C’est un rapport conjoint de l’Igas (Inspection générale des affaires sociales) et de l’Inspection générale des finances qui a relancé le sujet. D’après leurs calculs, le déremboursement de ces médicaments permettrait à lui seul d’économiser près de 90 millions d’euros.

Autre secteur concerné : les cures thermales, dont le taux de remboursement pour les patients en ALD passerait de 100 % à 65 %.

L’objectif affiché ? Réorienter les dépenses publiques vers les traitements jugés réellement efficaces, et encourager une prescription plus adaptée aux besoins médicaux.
“Service médical faible” : qu’est-ce que cela signifie ?

Le service médical rendu (SMR) est un indicateur utilisé par la Haute Autorité de santé pour évaluer l’intérêt d’un médicament. S’il est classé comme « faible », cela signifie que son efficacité n’est pas suffisamment démontrée, ou qu’il existe des alternatives plus performantes.

Mais cela ne veut pas dire qu’il est inutile dans tous les cas. Pour de nombreux patients, ces traitements restent importants pour leur qualité de vie au quotidien.
Ce qui change pour vous à partir du 1er février 2026

Si vous êtes en ALD :

Les médicaments concernés ne seront plus remboursés à 100 %. Une partie, voire la totalité, sera à votre charge, en fonction de votre contrat de complémentaire santé.

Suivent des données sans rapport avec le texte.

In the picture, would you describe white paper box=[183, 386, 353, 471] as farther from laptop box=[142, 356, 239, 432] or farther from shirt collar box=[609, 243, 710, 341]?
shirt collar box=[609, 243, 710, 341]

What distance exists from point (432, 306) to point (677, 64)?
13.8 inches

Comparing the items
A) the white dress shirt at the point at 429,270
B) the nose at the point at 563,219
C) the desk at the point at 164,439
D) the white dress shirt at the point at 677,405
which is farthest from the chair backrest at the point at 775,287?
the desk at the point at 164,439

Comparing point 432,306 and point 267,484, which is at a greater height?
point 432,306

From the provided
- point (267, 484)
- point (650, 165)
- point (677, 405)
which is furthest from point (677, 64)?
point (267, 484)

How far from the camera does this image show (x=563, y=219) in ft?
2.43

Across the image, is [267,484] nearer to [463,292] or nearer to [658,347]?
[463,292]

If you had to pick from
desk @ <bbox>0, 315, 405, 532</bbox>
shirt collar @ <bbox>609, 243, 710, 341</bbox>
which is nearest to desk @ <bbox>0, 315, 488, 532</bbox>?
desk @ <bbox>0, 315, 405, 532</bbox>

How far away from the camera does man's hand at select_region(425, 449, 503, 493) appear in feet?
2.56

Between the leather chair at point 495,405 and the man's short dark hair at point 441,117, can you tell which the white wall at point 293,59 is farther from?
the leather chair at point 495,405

Si vous n’êtes pas en ALD :

Aucune modification : remboursement à 15 % sur ordonnance, ou pas de prise en charge si le médicament est acheté sans prescription.

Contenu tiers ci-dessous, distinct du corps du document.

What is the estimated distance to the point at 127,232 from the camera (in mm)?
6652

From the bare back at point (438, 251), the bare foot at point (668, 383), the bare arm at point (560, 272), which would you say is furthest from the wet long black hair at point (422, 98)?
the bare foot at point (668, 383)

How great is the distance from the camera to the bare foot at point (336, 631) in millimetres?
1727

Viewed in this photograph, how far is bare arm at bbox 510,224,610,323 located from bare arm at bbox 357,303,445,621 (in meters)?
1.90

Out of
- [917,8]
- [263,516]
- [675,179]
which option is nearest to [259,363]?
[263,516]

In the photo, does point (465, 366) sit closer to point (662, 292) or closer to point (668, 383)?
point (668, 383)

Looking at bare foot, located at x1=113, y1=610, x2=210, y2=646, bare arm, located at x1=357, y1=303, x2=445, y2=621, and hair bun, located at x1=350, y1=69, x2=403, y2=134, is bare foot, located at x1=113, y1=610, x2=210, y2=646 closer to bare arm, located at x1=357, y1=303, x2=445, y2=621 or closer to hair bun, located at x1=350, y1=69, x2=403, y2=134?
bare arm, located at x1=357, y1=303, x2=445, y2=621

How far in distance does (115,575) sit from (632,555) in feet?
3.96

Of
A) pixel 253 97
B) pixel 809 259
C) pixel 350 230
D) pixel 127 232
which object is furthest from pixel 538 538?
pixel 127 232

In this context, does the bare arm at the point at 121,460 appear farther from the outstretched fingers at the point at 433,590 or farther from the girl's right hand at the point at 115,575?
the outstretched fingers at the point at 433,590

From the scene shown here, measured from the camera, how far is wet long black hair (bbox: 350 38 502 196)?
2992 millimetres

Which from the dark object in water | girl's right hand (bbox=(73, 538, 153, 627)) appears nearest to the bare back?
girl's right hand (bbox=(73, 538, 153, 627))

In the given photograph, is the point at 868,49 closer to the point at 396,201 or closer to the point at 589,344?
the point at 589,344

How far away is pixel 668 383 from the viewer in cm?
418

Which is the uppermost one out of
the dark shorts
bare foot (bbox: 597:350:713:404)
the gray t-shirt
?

Ce changement, bien que toujours en attente de décret officiel, pourrait être entériné dans les semaines à venir. Il peut donc être utile de relire votre contrat de mutuelle, ou d’en parler avec votre médecin pour envisager des alternatives prises en charge.

Parce que parfois, même un petit changement tarifaire peut avoir un impact important sur votre budget santé.